__WORK REQUIRED__.
All the lines below should appear again unchanged, though their pictures should not.

(Records from a data collection)
══════
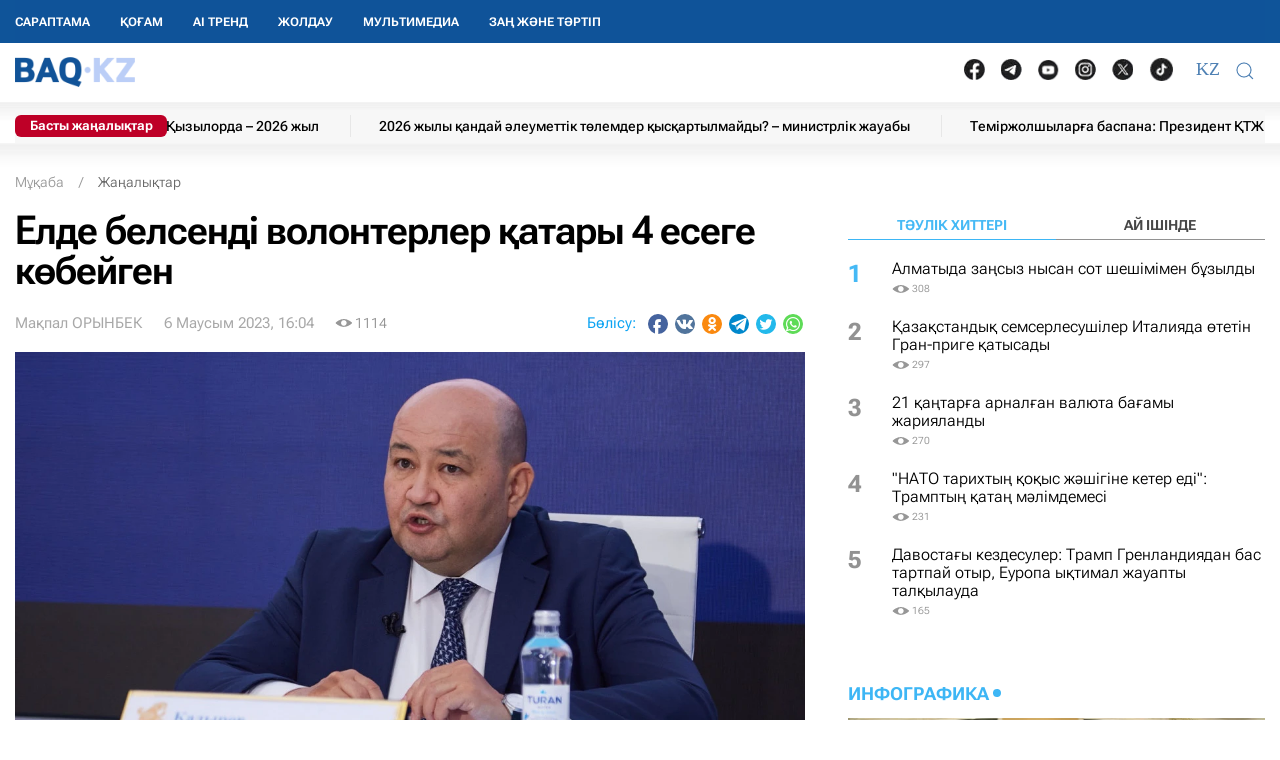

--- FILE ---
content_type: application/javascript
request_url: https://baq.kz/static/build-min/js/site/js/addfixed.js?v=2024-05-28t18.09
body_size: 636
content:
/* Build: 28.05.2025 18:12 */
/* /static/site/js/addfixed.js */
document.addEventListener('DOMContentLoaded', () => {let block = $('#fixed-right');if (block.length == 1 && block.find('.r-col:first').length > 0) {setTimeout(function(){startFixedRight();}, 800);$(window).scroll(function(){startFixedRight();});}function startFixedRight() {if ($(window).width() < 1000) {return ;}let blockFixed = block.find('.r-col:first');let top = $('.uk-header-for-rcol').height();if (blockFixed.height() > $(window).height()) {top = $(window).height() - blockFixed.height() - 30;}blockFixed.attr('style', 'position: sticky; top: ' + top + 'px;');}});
══════
__WRITTEN ANSWER__.
--- FILE ---
content_type: application/javascript
request_url: https://baq.kz/static/build-min/js/site/js/addfixed.js?v=2024-05-28t18.09
body_size: 636
content:
/* Build: 28.05.2025 18:12 */
/* /static/site/js/addfixed.js */
document.addEventListener('DOMContentLoaded', () => {let block = $('#fixed-right');if (block.length == 1 && block.find('.r-col:first').length > 0) {setTimeout(function(){startFixedRight();}, 800);$(window).scroll(function(){startFixedRight();});}function startFixedRight() {if ($(window).width() < 1000) {return ;}let blockFixed = block.find('.r-col:first');let top = $('.uk-header-for-rcol').height();if (blockFixed.height() > $(window).height()) {top = $(window).height() - blockFixed.height() - 30;}blockFixed.attr('style', 'position: sticky; top: ' + top + 'px;');}});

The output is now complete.